These are some exerpts from a presentation that I gave a few weeks ago, on how I left my day job to become an independent business owner, and some observations so far.
Since we often define ourselves through our activities, and in
turn our activities define us, by shaping our priorities, drawing certain
people into our circle, if something that is ok or tolerable is a big piece of
our lives, then we draw to ourselves people and situations that support a
tolerable life. In a tolerable life, a passion is on the
periphery, something that a few hours a week or a month “keeps me
going.”
I hear my friends and former coworkers say that they love their
chosen field, but now that I’m no longer in that stream, I can
really listen, and what I most often hear is a nonstop stream of complaints, that
loop back on themselves and repeat, and repeat.
This is not a judgment, because I was right there also,
participating in those “this is how bad my life is” conversations, day after
day, after day. And it’s easy for that
orientation toward the biggest part of the day to bleed over into the rest of life…now
my social obligations are a burden, now my family’s activities are a burden,
now I don’t “have time” for fun, or I don’t describe leisure activities as fun
or I don’t select leisure activities that are fun because they don’t fit my
narrative.
Is this ok?
Is this what life is supposed to be?
I believe we all have a path, a unique path, where we make fullest use
of our innate
or acquired strengths for our own benefit and for the benefit of
others.
If we are trudging along, head down, going through
motions, living for the weekend, or vacation, or retirement, we probably aren’t on
the right path. Some people
try to tell
us that we are, by saying “You’re lucky to have a job at all?” What a terrible thing to say to someone! And what a terrible message to internalize: This is the best I can do. Someone or someones in a position of
authority told me so.
So many of us stop thinking that we can do
better, and we soak up and internalize and repeat “The evil you know is better than the
fabulosity you don’t know.”
Wait a minute! That’s
not how it goes! It’s supposed to be the
EVIL you don’t know. Well, if you don’t
know, how do you know that something is evil?
When do we start equating “unfamiliar” with “bad”? We didn’t used to be that way. We used to embrace new things and to reinvent
ourselves on a regular basis.
If you can dress, drive and feed yourself, you already have reinvented yourself three times. If you are potty trained, have held a job,
can read and have lived independently of your family of origin,
you have reinvented yourself four more times. When do we stop doing that? At what point to we look around and say, “I’m
finished growing?” Even the grass continues
to grow, no matter how much we hack it back, no matter if there is a drought
and it dies back to the roots.
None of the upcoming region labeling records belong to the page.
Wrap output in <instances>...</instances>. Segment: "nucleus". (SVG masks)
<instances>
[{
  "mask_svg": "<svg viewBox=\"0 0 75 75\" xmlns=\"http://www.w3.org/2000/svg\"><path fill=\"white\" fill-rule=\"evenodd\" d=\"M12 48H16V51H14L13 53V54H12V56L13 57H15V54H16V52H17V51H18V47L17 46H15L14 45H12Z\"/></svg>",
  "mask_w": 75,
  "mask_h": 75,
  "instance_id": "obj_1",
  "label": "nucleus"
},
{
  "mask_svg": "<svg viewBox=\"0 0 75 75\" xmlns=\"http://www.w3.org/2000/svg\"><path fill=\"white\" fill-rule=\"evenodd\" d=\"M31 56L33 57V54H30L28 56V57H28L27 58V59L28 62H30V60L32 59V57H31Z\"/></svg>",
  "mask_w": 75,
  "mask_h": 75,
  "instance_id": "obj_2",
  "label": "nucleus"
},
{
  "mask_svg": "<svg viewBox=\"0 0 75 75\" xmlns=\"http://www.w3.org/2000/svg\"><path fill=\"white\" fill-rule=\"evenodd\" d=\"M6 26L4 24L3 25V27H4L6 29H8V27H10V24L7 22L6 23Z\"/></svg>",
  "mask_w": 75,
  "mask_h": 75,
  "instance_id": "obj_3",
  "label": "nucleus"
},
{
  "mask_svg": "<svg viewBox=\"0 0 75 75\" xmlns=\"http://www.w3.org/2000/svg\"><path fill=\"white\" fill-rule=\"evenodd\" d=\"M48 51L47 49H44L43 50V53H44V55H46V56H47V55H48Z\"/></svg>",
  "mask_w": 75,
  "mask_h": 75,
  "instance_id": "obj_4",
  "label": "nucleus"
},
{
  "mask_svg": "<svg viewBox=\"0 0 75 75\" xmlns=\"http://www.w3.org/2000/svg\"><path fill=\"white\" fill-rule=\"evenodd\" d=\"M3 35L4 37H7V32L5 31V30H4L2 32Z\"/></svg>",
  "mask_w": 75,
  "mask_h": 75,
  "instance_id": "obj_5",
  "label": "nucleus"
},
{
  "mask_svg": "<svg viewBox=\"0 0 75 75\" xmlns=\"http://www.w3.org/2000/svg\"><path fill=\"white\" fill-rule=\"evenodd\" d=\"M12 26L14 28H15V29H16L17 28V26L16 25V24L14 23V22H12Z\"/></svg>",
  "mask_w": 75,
Does my lawn
have more ambition than I do??
What if someone got off track and then decided, “I’m
finished growing and reinventing I may
not be on my life’s path, I may be hacking my way through the woods with a
machete every day (which would explain why I’m exhausted all the time), but I’m
committing to this direction.”
It’s easy to miss
the path sometimes, and even when life offers us shortcuts
to get back on track, we can miss them because we’re working so hard over HERE,
instead of stopping, taking a rest and looking around. All the way around. The other 350 degrees. Ah, there it is!
Why commit to a particular course of action
that isn’t
resulting in a life improvement?
We would never consider making a
wrong turn on a street and saying, “Y’know, I think I’ll just keep
going this way. I’m not sure where I’m
going, but finding my way back seems like a lot of work, plus it would be
acknowledging that I got off track, and I’m not really up for either of those,
so I’ll just keep going this way. I hope
there is a gas station somewhere.”
Our life paths are no different. No different.
A dear
friend and former coworker, when I informed her of my plans to leave
my day job last spring, was horrified. “How
can you turn
your back on your degree? You
worked so hard for it!”
“It’s time to move on” I told her.
“Why would I let a piece of paper define the rest of my
life?” There were no sacred vows
involved, no tokens of fidelity exchanged.
I already had spotted the shortcut back to my path. Was my time in my previous career
wasted? Not at all! That was where I needed to be for those
years, gaining skills and then becoming uncomfortable enough to decide that a
change was needed. I was moving on,
not turning back.
So here is someone hacking away at the underbrush,
heading…somewhere unspecified, exhausted but resigned to “this is the best I
can do” because I’ve been swinging this machete for so long, and I’ve
surrounded myself with people who are also hacking away at the underbrush,
because it
makes me feel better about being unhappy because if we are all
unhappy, at
least I have company and having company is good.
I used to do this too! I belonged to the sisterhood of the downtrodden, and was
swinging that machete and talking about how difficult it was and how I had no
other options.
What on earth holds anyone to this course? Fear, of course, an assumption that the
unknown is worse than the known, simply because it is unknown or the person doesn't have enough information.
There is discomfort, but also power, in realizing that we all have unique gifts and a unique path and that we can choose to get back to that path if we have wandered off. That can be a gradual process, just doing the very next thing, but it all starts with a decision.